*EXCERPT*.
■ ■ ■ ■ ■

R programs for analyzing 8 years of records of foster care placement: preparing for machine learning, extrapolating values, deeper analysis (feature engineering: ranking & weighing different case types, etc), and combining data into single dataframes (ex. "all_numbers") in order to best suit analysis procedures. Some adapted codes for models also in this repository - remember to set proper columns / characteristics.
The purpose of this project is to use statistical analysis, machine learning, and data science tools and procedures to find insights into how child welfare servies can be improved in Northern Florida. With the help of a local company who shared their data, I was able to build a number of different programs / data analysis schemes that aided in the understanding of the associated foster care records as a whole. These records spanned from 2010 to 2017, with approximately 40,000 total cases and 170,000 participants (including children, parents, caregivers, etc).

■ ■ ■ ■ ■

*ASSIGNMENT*.
Extract the full foster care data project description above, word for word.

■ ■ ■ ■ ■

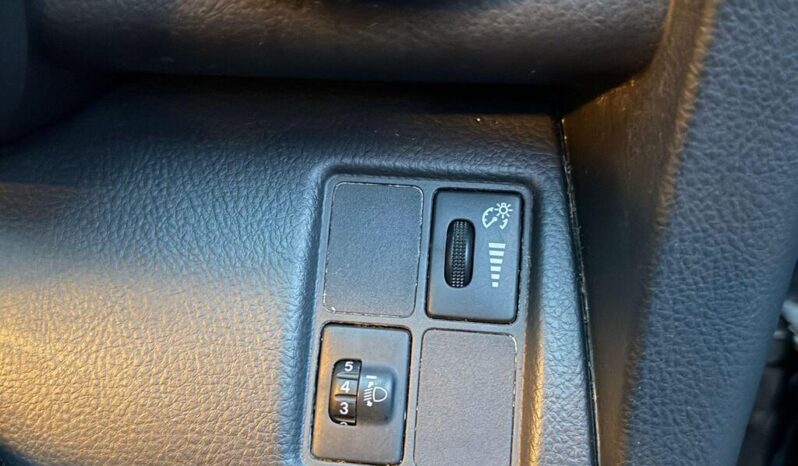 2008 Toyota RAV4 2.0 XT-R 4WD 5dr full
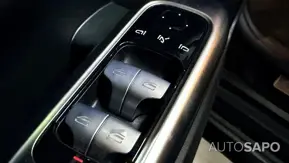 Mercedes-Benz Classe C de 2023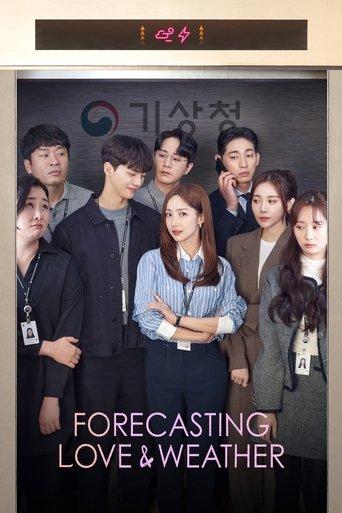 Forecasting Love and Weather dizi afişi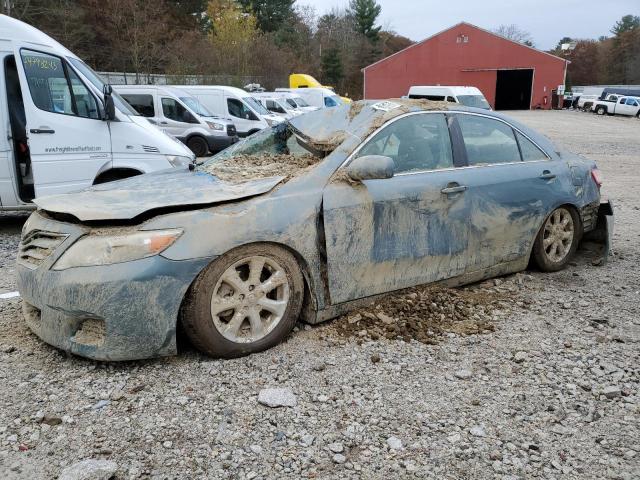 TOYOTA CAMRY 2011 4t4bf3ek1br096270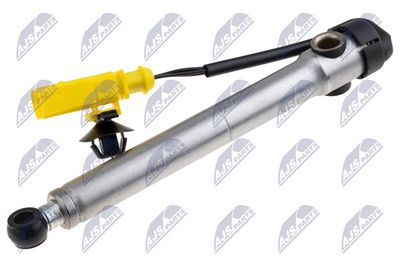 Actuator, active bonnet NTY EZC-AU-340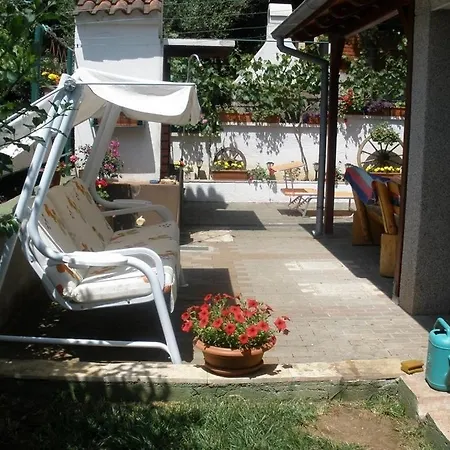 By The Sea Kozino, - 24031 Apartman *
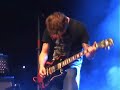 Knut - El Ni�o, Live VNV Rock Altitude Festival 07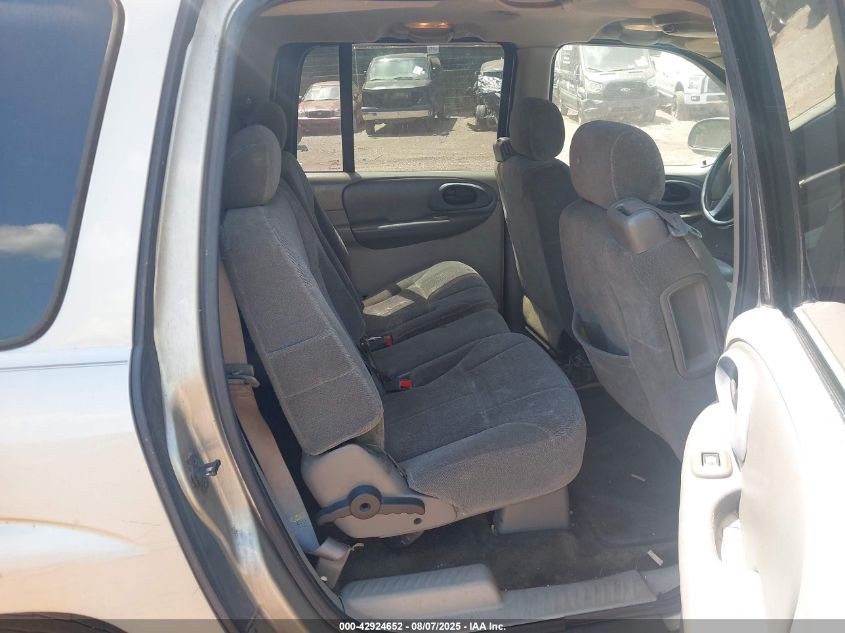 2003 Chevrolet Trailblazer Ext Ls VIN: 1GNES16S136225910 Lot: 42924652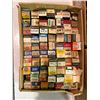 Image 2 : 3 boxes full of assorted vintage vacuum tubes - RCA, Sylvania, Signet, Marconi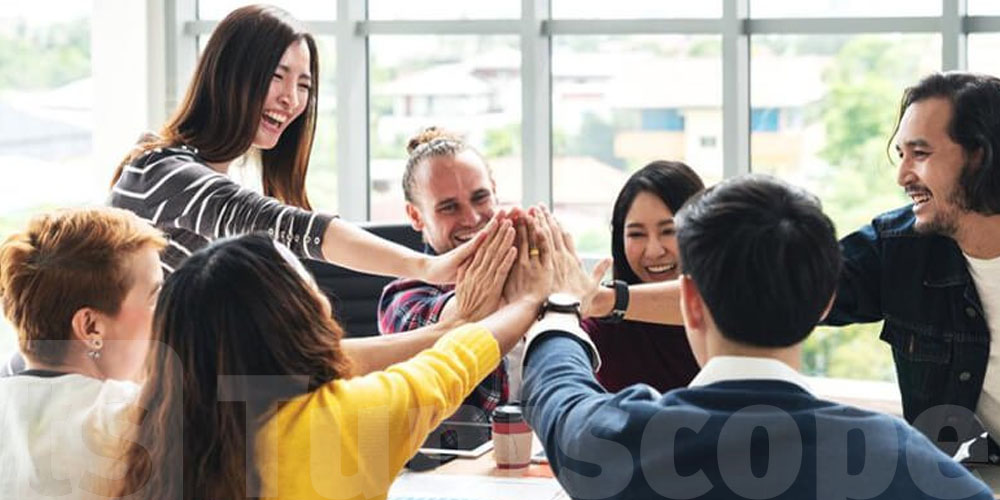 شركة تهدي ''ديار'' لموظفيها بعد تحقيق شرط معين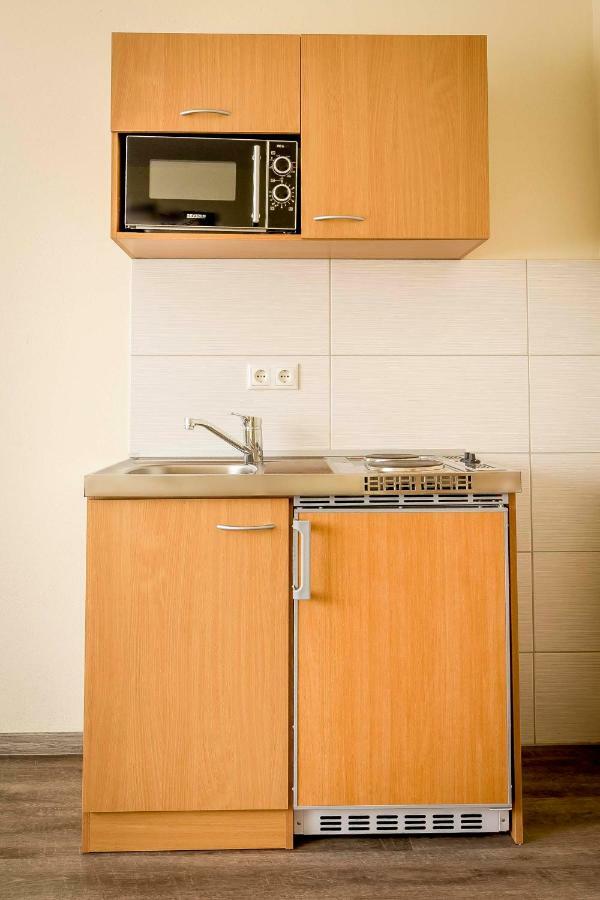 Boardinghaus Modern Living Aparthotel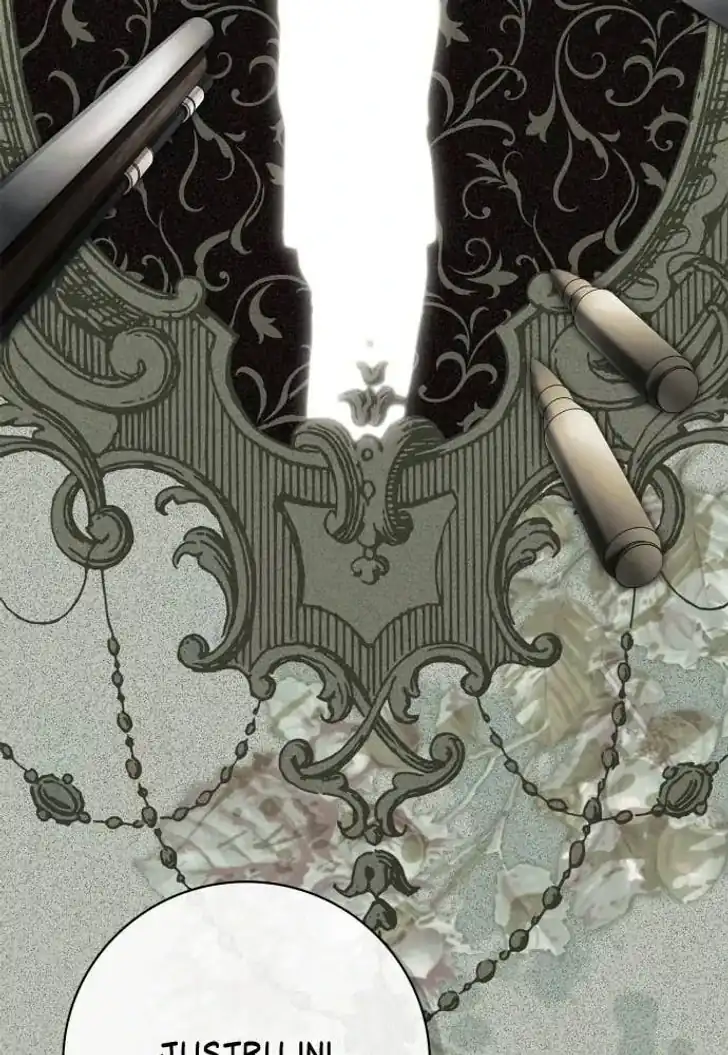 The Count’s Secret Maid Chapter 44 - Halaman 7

■ ■ ■ ■ ■

*RESULT FOR THIS EXERCISE*.
R programs for analyzing 8 years of records of foster care placement: preparing for machine learning, extrapolating values, deeper analysis (feature engineering: ranking & weighing different case types, etc), and combining data into single dataframes (ex. "all_numbers") in order to best suit analysis procedures. Some adapted codes for models also in this repository - remember to set proper columns / characteristics.
The purpose of this project is to use statistical analysis, machine learning, and data science tools and procedures to find insights into how child welfare servies can be improved in Northern Florida. With the help of a local company who shared their data, I was able to build a number of different programs / data analysis schemes that aided in the understanding of the associated foster care records as a whole. These records spanned from 2010 to 2017, with approximately 40,000 total cases and 170,000 participants (including children, parents, caregivers, etc).